Die Karrieren von Zinédine Zidane und Markus Oberleitner hätten verschiedener kaum laufen können. Während Zidane heute noch im Weltfußball mitmischt, ist Oberleitner mittlerweile als Immobilienmakler in der Metropolregion München tätig. Doch eine Gemeinsamkeit haben die beiden ehemaligen Fußballer: Sie haben Bayer 04 Leverkusen einen Titel versaut. Oberleitner als entscheidender Torschütze beim 2:0-Sieg der Spielvereinigung Unterhaching am letzten Spieltag der Bundesliga-Saison 1999/2000, Zidane zwei Jahre später als Torschütze von Real Madrid im Champions-League-Finale.

Der Torschütze Markus Oberleitner Unterhaching jubelt nach seinem Treffer zum 2:0 gegen Leverkusen.

Traumabewältigung 2: Markus Oberleitner bejubelt im Jahr 2000 sein Tor zum 2:0 gegen Bayer Leverkusen. Die Meisterschaft für die Rheinländer ist damit futsch.

Es waren vor allem diese beiden Spiele, diese beiden Tore, die dazu geführt haben, dass das Leverkusener Titel-Trauma bis heute bei vielen langjährigen Anhängern des Clubs immer noch zu schmerzverzerrten Gesichtern führt – und welche den damaligen Geschäftsführer Wolfgang Holzhäuser dazu veranlassten, den Namen „Vizekusen“ patentieren zu lassen.

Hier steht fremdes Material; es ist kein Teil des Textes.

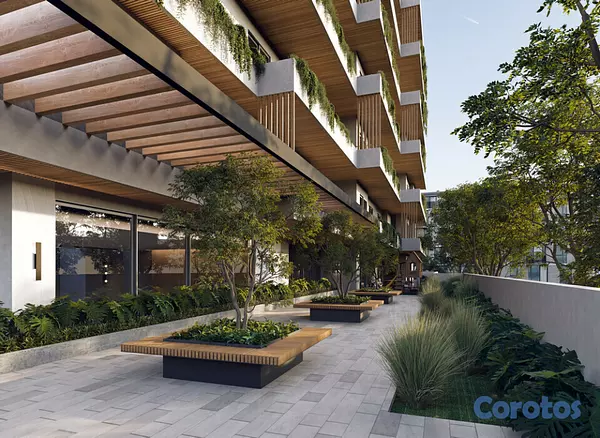 apartamentos - Proyecto de apartamento en LA ESPERILLA  4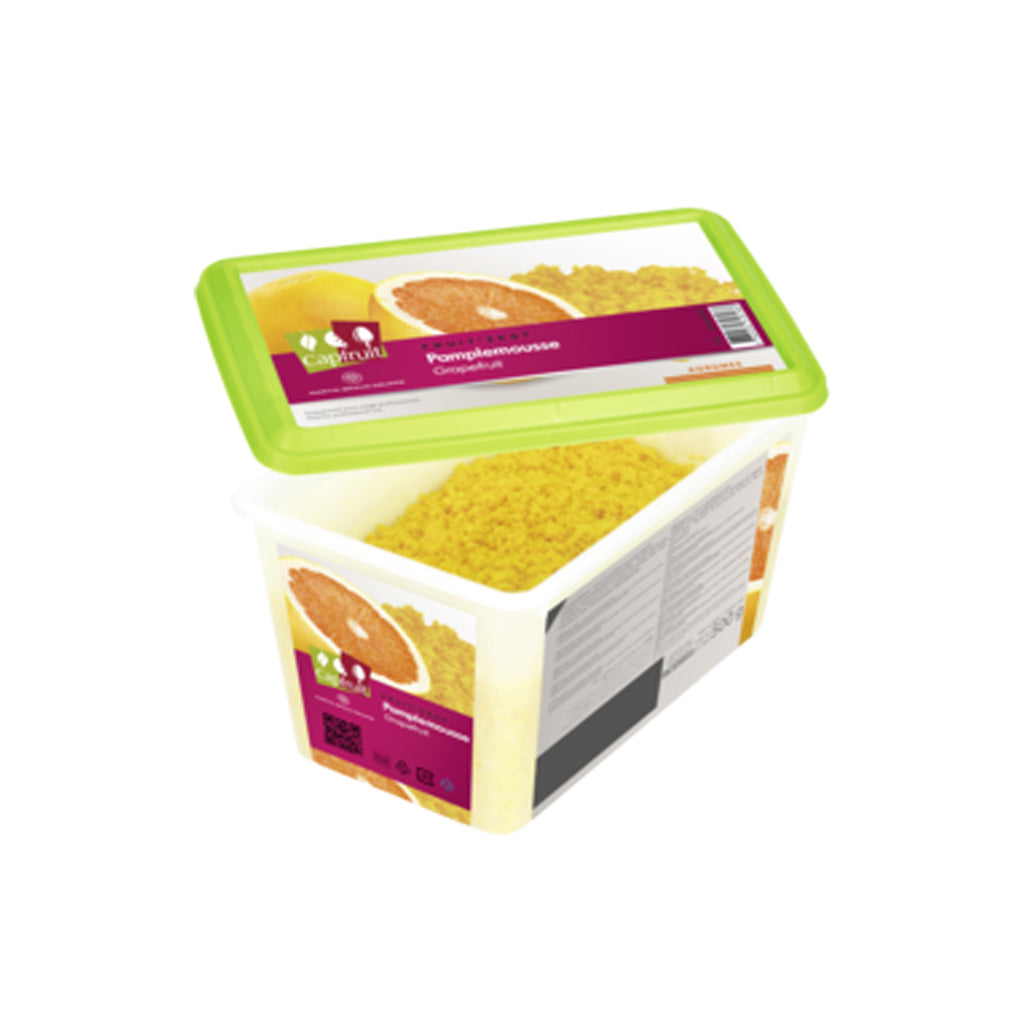 Fruit Zest Grapefruit (Semolina)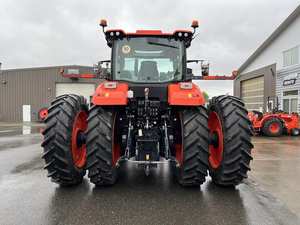 Composants essentiels pour tracteur 4x4 M8-201 200 CV 2020 avec moteur Cummins, pompe et roulement pour usage agricole - Product Image 4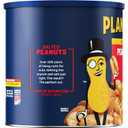 Planters Salted Peanuts (56 oz Canister)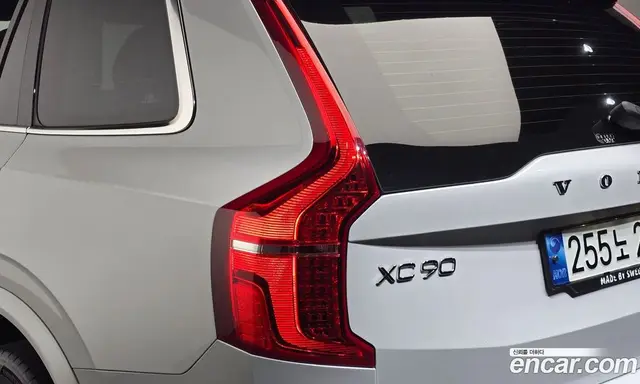 Volvo XC90 2021 2.0 автомат (гидро), миниатюра 9 Volvo XC90 2021 2.0 автомат (гидро), миниатюра 9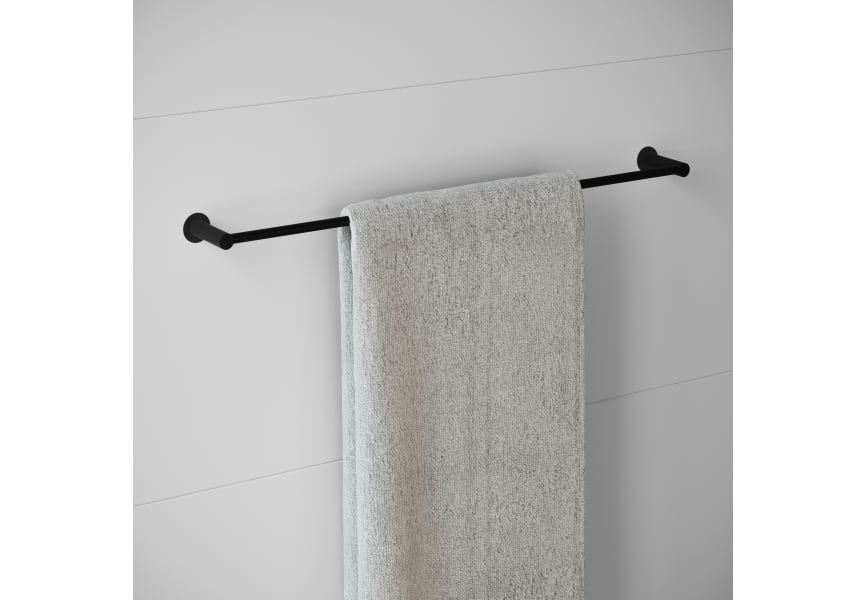 Porte-serviettes de salle de bains Logic Cosmic environnement 10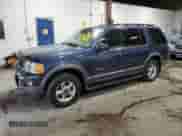 2002 Ford Explorer XLT с VIN 1FMZU73W62ZC53614, выставлен на аукционе Copart как лот 85337505 с пробегом 98 341 миль миль и На запчасти • Non repairable. История ставок и продаж доступна на DreamBid. Изображение 1.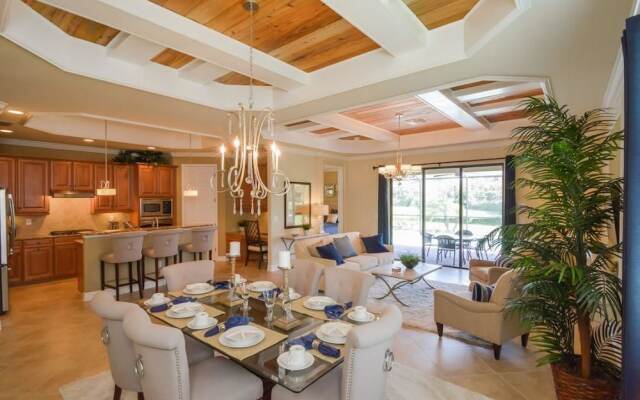 Aviamar Circle Condo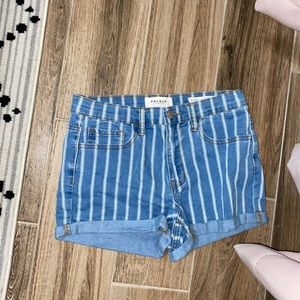 pacsun shorts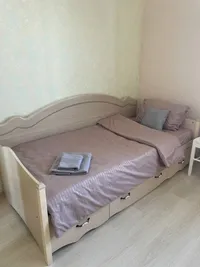 Миниатюра квартиры 3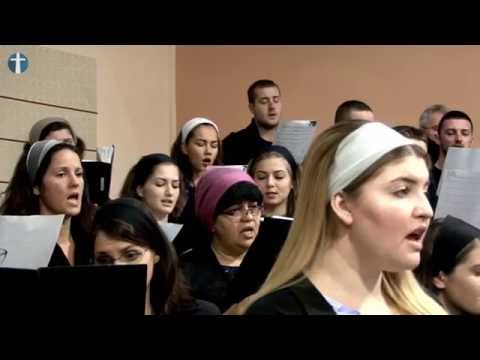 Duminică 24 Iulie 2016 dimineață: Laudă și Închinare (partea a-2-a)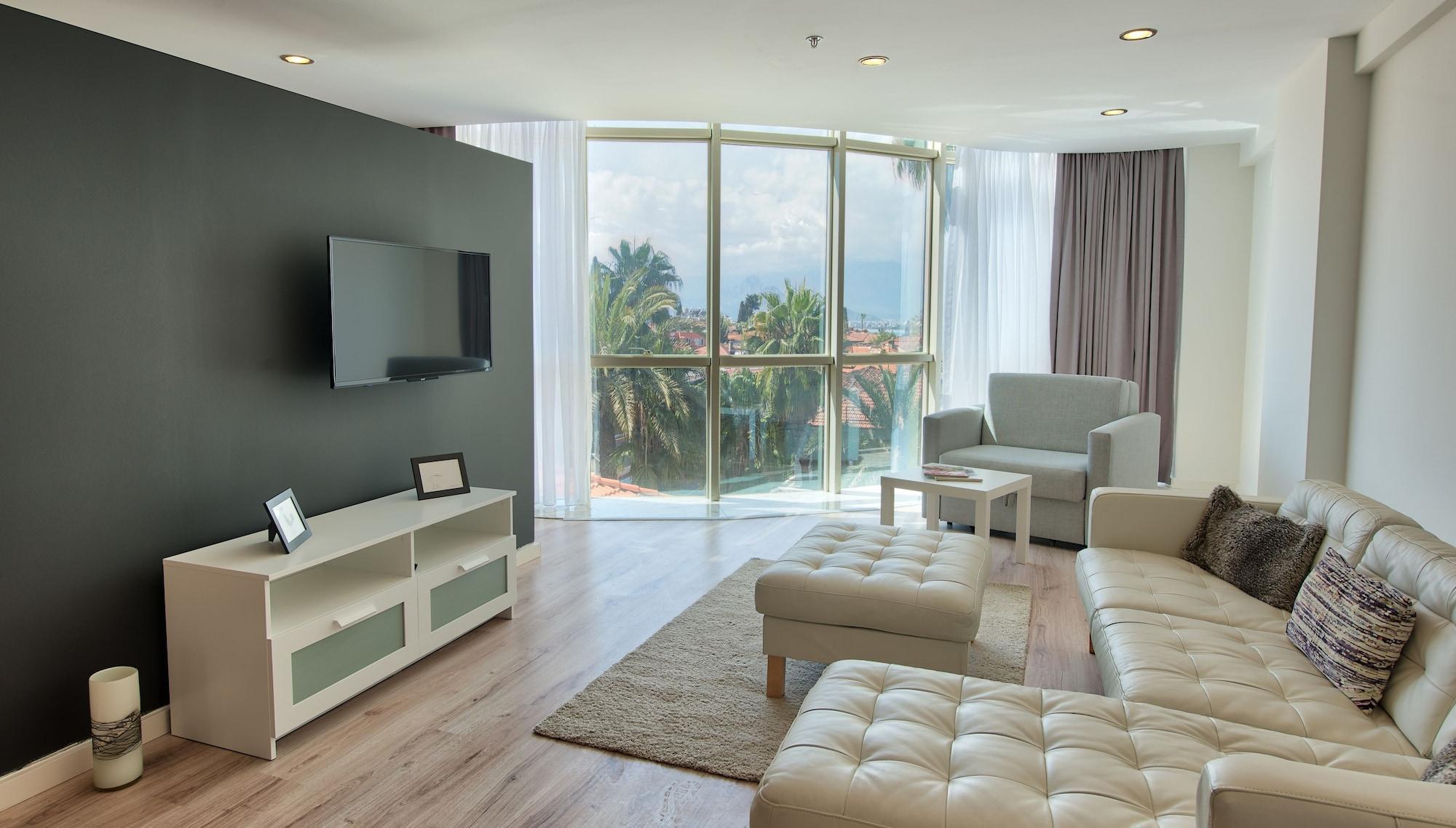 Arkk Homes Antalya Exterior photo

Doch in dieser Spielzeit scheint alles anders: Die Souveränität, mit der der deutsche Rekordmeister FC Bayern München am vergangenen Wochenende besiegt wurde, hat man in dieser Form in Leverkusen noch nie gesehen. Trainer Xabi Alonso wirkt wie eine baskische Mischung aus Christoph Daum (in Sachen Ausstrahlung und Charisma) und Klaus Toppmöller (mit seiner Umsicht und Ruhe). Und selbst der Ausfall von so wichtigen Säulen wie Exequiel Palacios, Victor Boniface und Odilon Kossounou scheint derzeit nicht zu Unbeständigkeit zu führen. Vor allem dann nicht, wenn Spieler aus der eigentlich zweiten Reihe weiterhin so groß aufspielen wie am Samstag Josip Stanišić und Robert Andrich.

Josip Stanišić im Zweikampf mit dem Bayern-Spieler Pavlovic.

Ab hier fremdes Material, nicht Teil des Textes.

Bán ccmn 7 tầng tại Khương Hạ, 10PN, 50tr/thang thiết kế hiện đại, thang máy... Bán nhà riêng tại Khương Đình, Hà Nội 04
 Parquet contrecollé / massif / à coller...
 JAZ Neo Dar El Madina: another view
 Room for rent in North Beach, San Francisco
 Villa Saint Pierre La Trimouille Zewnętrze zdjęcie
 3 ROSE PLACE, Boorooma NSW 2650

Holt Bayer 04 in diesem Jahr endlich einen Titel? Alles spricht dafür! Auch, dass die Spieler aus der zweiten Reihe wie Josip Stanišić (am Ball) und Robert Andrich (hinten links) groß aufspielen.

Und trotzdem: Die Fallhöhe wird mit jeder Woche, mit jedem Sieg größer. Dazu kommt die Dreifachbelastung, die früher oder später zwangsläufig dazu führen wird, dass auch weitere Spieler mal eine Pause brauchen. Und ob es dann auch ohne einen Granit Xhaka oder ohne einen Alejandro Grimaldo so rosig läuft? Für den pessimistischen Bayer-Fan nur schwer vorstellbar.

Sie sehen schon, liebe Leser und Leserinnen. Als Leverkusen-Fan ist man nach mehr als 30-jähriger Titelabstinenz so sehr darauf getrimmt, die eigenen Erfolgsaussichten klein und den Einbruch der Mannschaft herbeizureden – die Erinnerungen an Unterhaching und Real Madrid sind noch zu präsent.

In diesem Jahr könnte dieses Trauma nun also endlich besiegt werden. Wenn sich nicht noch Spielverderber hervortun, die Bayer erneut zu „Vizekusen“ machen. Wie einst Zinédine Zidane. Oder Markus Oberleitner.